** Source extract **

# Fried Okra



## powerplantop (Jul 18, 2017)

1 pound of fresh okra washed and cut into rounds about 1/2 inch thick. 

To the okra add 2 Tablespoons of milk and stir. 

Add 1/2 cup corn meal, 1/8 teaspoon salt, 1/8 teaspoon black pepper and 1/8 teaspoon garlic. Stir and let sit for 10 to 15 minutes.

Heat 1/2 cup of oil in a wide flat bottom pan. Add okra cook on medium high heat. Stirring every few minutes until golden brown with crunchy bits.


----------



## Just Cooking (Jul 18, 2017)

Love fried okra.... 

Ross


----------



## Merlot (Jul 18, 2017)

I love love fried okra, thank you!


----------



## powerplantop (Jul 18, 2017)

Just Cooking said:


> Love fried okra....
> 
> Ross



Thank you! 



Merlot said:


> I love love fried okra, thank you!



Thank you! 

Today I finally figured out how to use my artificial lights to make food look good. Have had them for almost 6 months and finally putting them to use.


----------



## Dawgluver (Jul 18, 2017)

Oooh!  Not usually an okra fan, but this looks mighty good, ppo!


----------



## powerplantop (Jul 18, 2017)

Dawgluver said:


> Oooh!  Not usually an okra fan, but this looks mighty good, ppo!



Thank you! It was really good.


----------



## caseydog (Jul 18, 2017)

Dawgluver said:


> Oooh!  Not usually an okra fan, but this looks mighty good, ppo!



Fried okra is not like okra cooked other ways. It is not "slimy" at all. Fried okra and mashed potatoes are my "must have" sides for chicken fried steak. All dressed with a generous amount of white gravy. 

CD


----------

** Spatial questions tied to pictures **
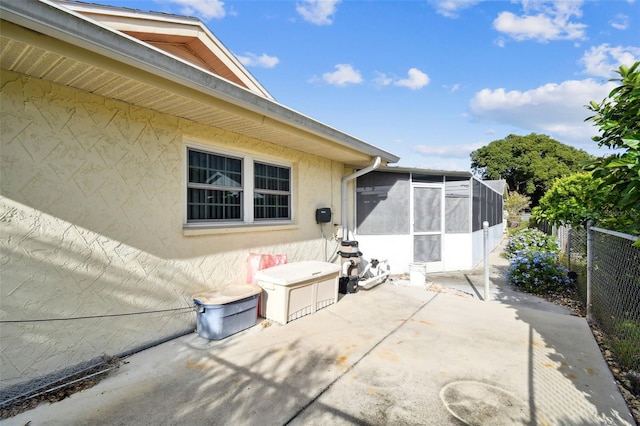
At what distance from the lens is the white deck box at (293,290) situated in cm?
428

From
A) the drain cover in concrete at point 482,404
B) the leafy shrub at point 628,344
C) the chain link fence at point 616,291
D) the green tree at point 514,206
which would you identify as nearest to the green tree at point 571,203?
the chain link fence at point 616,291

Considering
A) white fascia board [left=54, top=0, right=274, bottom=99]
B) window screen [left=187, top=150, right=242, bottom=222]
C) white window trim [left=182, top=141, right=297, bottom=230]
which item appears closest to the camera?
white window trim [left=182, top=141, right=297, bottom=230]


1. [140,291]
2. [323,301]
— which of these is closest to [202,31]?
[140,291]

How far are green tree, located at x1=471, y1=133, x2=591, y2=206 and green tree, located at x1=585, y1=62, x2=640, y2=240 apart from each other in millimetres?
39298

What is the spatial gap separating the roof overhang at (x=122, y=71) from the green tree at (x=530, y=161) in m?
40.6

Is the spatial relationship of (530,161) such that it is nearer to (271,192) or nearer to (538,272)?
(538,272)

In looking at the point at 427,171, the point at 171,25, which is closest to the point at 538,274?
the point at 427,171

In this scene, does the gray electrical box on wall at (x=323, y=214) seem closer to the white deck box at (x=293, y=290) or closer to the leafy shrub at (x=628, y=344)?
the white deck box at (x=293, y=290)

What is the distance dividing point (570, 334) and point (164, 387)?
5.02m

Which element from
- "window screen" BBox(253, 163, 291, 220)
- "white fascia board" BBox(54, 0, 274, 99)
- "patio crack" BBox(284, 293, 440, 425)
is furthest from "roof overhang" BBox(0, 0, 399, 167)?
"patio crack" BBox(284, 293, 440, 425)

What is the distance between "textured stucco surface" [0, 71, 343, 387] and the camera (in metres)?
2.63

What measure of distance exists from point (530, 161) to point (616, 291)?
134 ft

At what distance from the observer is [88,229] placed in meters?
3.07

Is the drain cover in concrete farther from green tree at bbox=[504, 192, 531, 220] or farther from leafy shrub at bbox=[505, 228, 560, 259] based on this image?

** Your instructions **
Can you sum up the fried okra thread above in two sentences?

** Response **
The recipe has 1/2-inch rounds of fresh okra stirred with milk, then coated with cornmeal, salt, black pepper and garlic and left to sit for 10 to 15 minutes before frying in 1/2 cup of oil on medium high heat until golden brown. Other posters praise the dish, and one explains that fried okra is not slimy like okra cooked other ways and is a "must have" side with mashed potatoes for chicken fried steak.